Johanna Mathieu is the research link between Pecan Street and the University of Michigan, where she is an associate professor of electrical engineering and computer science. She also previously worked with UEJL on research focused on the uptake of energy efficiency and demand response programs in low income communities.
"I've worked with these data sets myself, and what we've always struggled with is the lack of diversity," Mathieu said. High-income early adopters "have different energy consumption patterns than low-income customers," she said.
Broadly, the partnership with Pecan Street "can help us start to understand the diversity of consumption across income classes," she said. More specifically, Mathieu wants to know if more granular usage data can help to minimize service disconnects, "which are a problem in Detroit."
"Can you use smart meter data so everyone makes the right decisions? Can you do way better with high resolution data? ... For our specific projects, we're trying to quantify the value of adding additional metering in households," she said.
Princeton research finds 'large disparities'
This is not Pecan Street's first effort on energy equity. In June the group announced plans to develop a distributed energy resources "toolkit" to help spur deployment and revenue opportunities for historically black colleges and universities. And in May it launched its Center for Race, Energy & Climate Justice.
"Climate change and racial injustice are inextricably linked. To solve one, we must solve the other," Pecan Street CEO Suzanne Russo said in a statement.
June research from Princeton highlights the problem. A paper, "Measuring social equity in urban energy use and interventions using fine-scale data," published by the Proceedings of the National Academies of Science, found "large disparities" in energy use intensity by income and race.
"This paper actually shows you the data, that there's a structurally linked income-race effect, and an additional race effect even within the same income group." Anu Ramaswami, a Princeton professor and the study's lead principal investigator, said in a statement.

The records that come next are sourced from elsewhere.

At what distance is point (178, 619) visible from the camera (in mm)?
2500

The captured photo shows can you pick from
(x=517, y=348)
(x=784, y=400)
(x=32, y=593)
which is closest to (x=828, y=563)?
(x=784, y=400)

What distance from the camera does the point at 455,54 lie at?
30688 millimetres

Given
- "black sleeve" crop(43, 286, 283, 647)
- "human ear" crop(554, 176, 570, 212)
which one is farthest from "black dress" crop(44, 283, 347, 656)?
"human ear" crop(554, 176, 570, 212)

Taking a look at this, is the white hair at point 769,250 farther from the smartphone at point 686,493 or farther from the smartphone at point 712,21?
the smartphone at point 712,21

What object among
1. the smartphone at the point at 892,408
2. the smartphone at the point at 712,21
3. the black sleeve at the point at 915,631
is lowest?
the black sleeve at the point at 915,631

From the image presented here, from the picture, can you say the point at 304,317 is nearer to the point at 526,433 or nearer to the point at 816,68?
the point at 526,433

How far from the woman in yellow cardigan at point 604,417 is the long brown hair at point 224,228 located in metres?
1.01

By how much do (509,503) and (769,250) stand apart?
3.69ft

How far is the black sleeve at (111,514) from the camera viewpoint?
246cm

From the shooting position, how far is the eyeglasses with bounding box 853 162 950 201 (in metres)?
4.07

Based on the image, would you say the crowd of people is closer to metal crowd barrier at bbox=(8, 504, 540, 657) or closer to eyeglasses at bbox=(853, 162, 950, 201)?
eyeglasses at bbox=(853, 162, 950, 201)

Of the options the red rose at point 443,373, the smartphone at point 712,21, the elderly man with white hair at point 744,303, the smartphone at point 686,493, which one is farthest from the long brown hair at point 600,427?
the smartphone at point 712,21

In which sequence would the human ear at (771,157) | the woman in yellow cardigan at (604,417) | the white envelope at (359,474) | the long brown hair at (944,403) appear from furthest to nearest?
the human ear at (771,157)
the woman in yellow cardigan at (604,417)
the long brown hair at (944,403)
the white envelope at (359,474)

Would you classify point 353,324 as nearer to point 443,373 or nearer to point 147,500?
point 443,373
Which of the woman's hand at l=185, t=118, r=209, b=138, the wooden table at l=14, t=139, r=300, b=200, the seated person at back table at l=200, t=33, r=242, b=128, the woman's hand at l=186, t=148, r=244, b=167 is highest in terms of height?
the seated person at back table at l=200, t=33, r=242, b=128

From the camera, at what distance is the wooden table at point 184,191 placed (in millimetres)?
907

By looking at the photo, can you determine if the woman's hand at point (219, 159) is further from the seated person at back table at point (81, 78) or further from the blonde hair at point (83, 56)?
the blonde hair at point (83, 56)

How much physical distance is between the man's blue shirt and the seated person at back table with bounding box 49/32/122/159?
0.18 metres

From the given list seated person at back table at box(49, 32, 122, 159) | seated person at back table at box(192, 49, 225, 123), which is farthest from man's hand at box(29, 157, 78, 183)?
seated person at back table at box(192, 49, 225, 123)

"Part of the problem is that race and income are so intertwined, you need fine-scale data to actually unpack inequality," Ramaswami said.
The paper also concludes cities face several challenges in quantifying energy inequality, including a "lack of lack of fine-scale empirical data across a whole city" and the need for "suitable energy use metrics and analysis procedures."
And even when detailed energy use data is available, the paper finds "there are few analysis protocols and metrics to evaluate intra-urban equitable distribution of investments in conservation and efficiency."
"Right now there are cities and states starting to set goals towards energy affordability," said Drehobel. "But they don't always have a baseline in place, or a system to measure progress."
Equity tools available for policymakers
However there are tools being developed, said Drehobl. The U.S. Department of Energy created a Low-Income Energy Affordability Data mapping tool, and the Biden administration tapped Tony Reames, UEJL director, this week to serve as the president's senior adviser in the DOE's Office of Economic Impact and Diversity.
Energy research and consulting group Greenlink Analytics also developed its own equity mapping tool aimed at city policymakers.
"Better data can improve investments for historically marginalized communities," Drehobl said. But there also needs to be accountability.
"It's pretty easy to have a vision and say what that goal is. Then it gets more difficult," Drehobl said."If we don't achieve [the goals], there should be some accountability to make sure we keep moving ... this is an important moment to be advocating for more data. Especially for regulators to be collecting more."